Ferrari to cut car sales to protect exclusivity
Ferrari will limit sales of its sports cars this year to protect the brand's aura of exclusivity, chairman Luca Montezemolo has said.
Wealthy people around the world are snapping up Ferraris and the company is worried the brand might lose its appeal as a symbol of rarefied luxury. As a result, it will scale back production to below 7,000 units this year, compared with 7,318 last year.
"The exclusivity of Ferrari is fundamental for the value of our products," Mr Montezemolo told journalists at the company headquarters near Modena, in northern Italy. "We don't sell a normal product. We sell a dream."
Ferrari sales were up 4pc in the first quarter, to 1,800 units. Mr Montezemolo said he will provide a detailed outlook in the coming months but estimated the drop in unit sales this year will be greater than 1pc or 2pc.
Revenues in the first quarter of the year were up 8pc to €551m, yielding a net profit of €80.5m, which is an increase of 42pc over the same period of last year.
Mr Montezemolo said Ferrari's engine business - which supplies motors to Maserati, also owned by Fiat SpA - will help keep revenues on track as it scales back unit sales. Ferrari recently invested €40bn in a new V6 engine plant to supply Maserati. The plant began work in January with 100 workers, and there are plans to add another 100 as production builds up.
The strength of the Ferrari brand, besides generating more demand than Ferrari cares to supply, has also boosted merchandising, which last year generated €52mn in profits. But the chairman dismissed any notion that Ferrari would become a "shirt and polo" company.
Mr Montezemolo said that Fiat, Ferrari's main shareholder, supports the move to limit production. And he ruled out an IPO for Ferrari, a possibility that analysts have floated as Fiat looks to merger with its unit Chrysler.

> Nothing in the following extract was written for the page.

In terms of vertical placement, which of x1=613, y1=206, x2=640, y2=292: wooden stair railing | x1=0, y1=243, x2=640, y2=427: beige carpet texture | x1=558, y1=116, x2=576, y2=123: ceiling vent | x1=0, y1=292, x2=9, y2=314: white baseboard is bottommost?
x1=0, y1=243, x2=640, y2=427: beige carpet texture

Global demand is helping Ferrari buck the ongoing Italian recession. The company is hiring 250 blue collar workers this year as it boosts engine production for Maserati, which has launched the new Quattroporte and will follow soon with the smaller Ghibli as part of Fiat's plans to focus on higher-margin luxury cars to return its European operations to profitability.
Mr Montezemolo said Ferrari will invest another €100m in 2013-2015 on new facilities.
In all, Ferrari employs 3,000 people to produce five production models based on V-8 and V-12 engines. It also makes limited edition exclusives, like the hybrid La Ferrari shown this year at the Geneva Motor Show and which has already sold out to a selected 499 clients, in addition to the Formula 1 program. All of it, from the foundry for engine heads to an "atelier" where clients customize their Ferraris down to the stitching on the leather seats, is located on a leafy green complex that employees can navigate on bicycle. The factory produces 32 cars a day.
"In all of our 7,000 cars a year, there doesn't exist one that is like any other," Mr Montezemolo said. "For me, exclusivity is the strength of the brand. I don't like to speak of luxury. I like to speak of beauty and taste."
The US remains Ferrari's main market in terms of unit sales, followed by Chinese-speaking nations, Germany and then Britain. Currently, Europe and the Middle East contribute 52pc of revenues, America 20pc and Asia 30pc. By 2017, Mr Montezemolo wants to shift the distribution to 30pc each from America and Asia and 40pc from Europe and the Middle East.
Mr Montezemolo said there are two things that Ferrari will never do as long as he is running the show: make a smaller Ferrari or an all-electric vehicle.